■ **Task 1**:
Reproduce verbatim the lines of the records between the line containing "What is the numeric" and the line containing "the area rug at (x=140, y=288) →", inclusive.

■ **Source passage**:
CONTENT PREVIEW
Industry

Malaysia revises contract for Littoral Mission Ships

18 March 2019
Follow

Key Points

  • Malaysia has revised its four warship contract with a Chinese shipbuilder
  • The revision is latest in a series of Sino-Malaysia emendations undertaken by the new government since taking power in mid-2018

A model of the Littoral Mission Ship displayed by China Shipbuilding Industry Corporation at LIMA 2017. (IHS Markit/Ridzwan Rahmat)A model of the Littoral Mission Ship displayed by China Shipbuilding Industry Corporation at LIMA 2017. (IHS Markit/Ridzwan Rahmat)

A contract to build Littoral Mission Ships (LMSs) for the Royal Malaysian Navy (RMN) has been revised.

As part of the revision, Malaysian shipbuilder Boustead Naval Shipyard (BNS) will no longer build two of the vessels in-country as originally negotiated for in 2017. As such, all four vessels ordered under the contract will now be built in China.

The contract price has also been revised from MYR1.17 billion (USD286.1 million) to MYR1.05 billion, said Boustead Heavy Industries Corporation (BHIC) in a filing with the stock exchange of Malaysia on 15 March. BHIC is the publicly listed parent company of BNS.

■ **Task 2**:
Write out the passage of the article on Malaysia's Littoral Mission Ship contract between "A contract to" and "built in China.", inclusive, word for word.

■ **Supplied data**:
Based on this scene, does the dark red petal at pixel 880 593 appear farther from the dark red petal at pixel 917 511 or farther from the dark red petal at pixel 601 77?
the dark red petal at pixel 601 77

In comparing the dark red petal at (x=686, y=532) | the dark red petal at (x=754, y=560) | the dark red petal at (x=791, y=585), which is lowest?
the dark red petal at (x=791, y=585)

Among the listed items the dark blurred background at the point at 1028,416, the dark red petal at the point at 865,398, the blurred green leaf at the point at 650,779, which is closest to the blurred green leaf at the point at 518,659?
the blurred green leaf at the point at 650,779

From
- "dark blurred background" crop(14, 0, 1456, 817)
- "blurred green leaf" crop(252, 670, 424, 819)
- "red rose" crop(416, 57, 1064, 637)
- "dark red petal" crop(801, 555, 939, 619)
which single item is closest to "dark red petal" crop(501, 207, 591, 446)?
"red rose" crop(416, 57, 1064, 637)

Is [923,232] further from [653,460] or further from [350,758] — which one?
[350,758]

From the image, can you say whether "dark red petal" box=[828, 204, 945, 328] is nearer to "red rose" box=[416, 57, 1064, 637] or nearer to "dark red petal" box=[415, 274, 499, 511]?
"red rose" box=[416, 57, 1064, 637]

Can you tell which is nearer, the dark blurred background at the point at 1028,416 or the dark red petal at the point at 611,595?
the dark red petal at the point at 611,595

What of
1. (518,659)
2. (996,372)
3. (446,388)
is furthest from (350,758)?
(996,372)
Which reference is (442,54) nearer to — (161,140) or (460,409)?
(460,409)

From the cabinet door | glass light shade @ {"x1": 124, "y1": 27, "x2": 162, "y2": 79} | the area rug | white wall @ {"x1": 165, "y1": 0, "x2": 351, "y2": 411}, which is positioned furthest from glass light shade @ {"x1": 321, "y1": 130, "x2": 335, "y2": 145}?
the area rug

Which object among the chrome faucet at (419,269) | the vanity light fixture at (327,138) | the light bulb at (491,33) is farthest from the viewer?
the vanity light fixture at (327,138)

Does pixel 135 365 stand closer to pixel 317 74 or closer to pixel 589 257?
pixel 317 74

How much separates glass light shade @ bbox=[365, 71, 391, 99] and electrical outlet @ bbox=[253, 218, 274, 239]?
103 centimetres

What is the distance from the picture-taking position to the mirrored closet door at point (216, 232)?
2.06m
--
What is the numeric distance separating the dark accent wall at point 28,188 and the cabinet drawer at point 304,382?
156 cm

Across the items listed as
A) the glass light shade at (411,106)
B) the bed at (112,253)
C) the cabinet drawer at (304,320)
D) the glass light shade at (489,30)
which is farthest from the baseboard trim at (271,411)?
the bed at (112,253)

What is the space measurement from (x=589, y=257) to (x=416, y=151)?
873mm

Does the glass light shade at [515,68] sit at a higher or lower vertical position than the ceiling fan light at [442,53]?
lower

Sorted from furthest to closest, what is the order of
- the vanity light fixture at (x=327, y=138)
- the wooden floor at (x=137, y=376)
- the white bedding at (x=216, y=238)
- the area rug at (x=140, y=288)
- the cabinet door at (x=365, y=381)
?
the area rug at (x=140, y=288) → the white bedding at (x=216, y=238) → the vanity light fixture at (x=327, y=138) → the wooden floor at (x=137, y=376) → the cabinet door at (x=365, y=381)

■ **Complete output 1**:
What is the numeric distance separating the dark accent wall at point 28,188 and the cabinet drawer at point 304,382?
156 cm

Across the items listed as
A) the glass light shade at (411,106)
B) the bed at (112,253)
C) the cabinet drawer at (304,320)
D) the glass light shade at (489,30)
which is farthest from the baseboard trim at (271,411)?
the bed at (112,253)

What is the space measurement from (x=589, y=257) to (x=416, y=151)?
873mm

Does the glass light shade at [515,68] sit at a higher or lower vertical position than the ceiling fan light at [442,53]?
lower

Sorted from furthest to closest, what is the order of
- the vanity light fixture at (x=327, y=138)
- the wooden floor at (x=137, y=376)
- the white bedding at (x=216, y=238)
- the area rug at (x=140, y=288)
- the cabinet door at (x=365, y=381)
?
the area rug at (x=140, y=288) → the white bedding at (x=216, y=238) → the vanity light fixture at (x=327, y=138) → the wooden floor at (x=137, y=376) → the cabinet door at (x=365, y=381)

■ **Complete output 2**:
A contract to build Littoral Mission Ships (LMSs) for the Royal Malaysian Navy (RMN) has been revised.

As part of the revision, Malaysian shipbuilder Boustead Naval Shipyard (BNS) will no longer build two of the vessels in-country as originally negotiated for in 2017. As such, all four vessels ordered under the contract will now be built in China.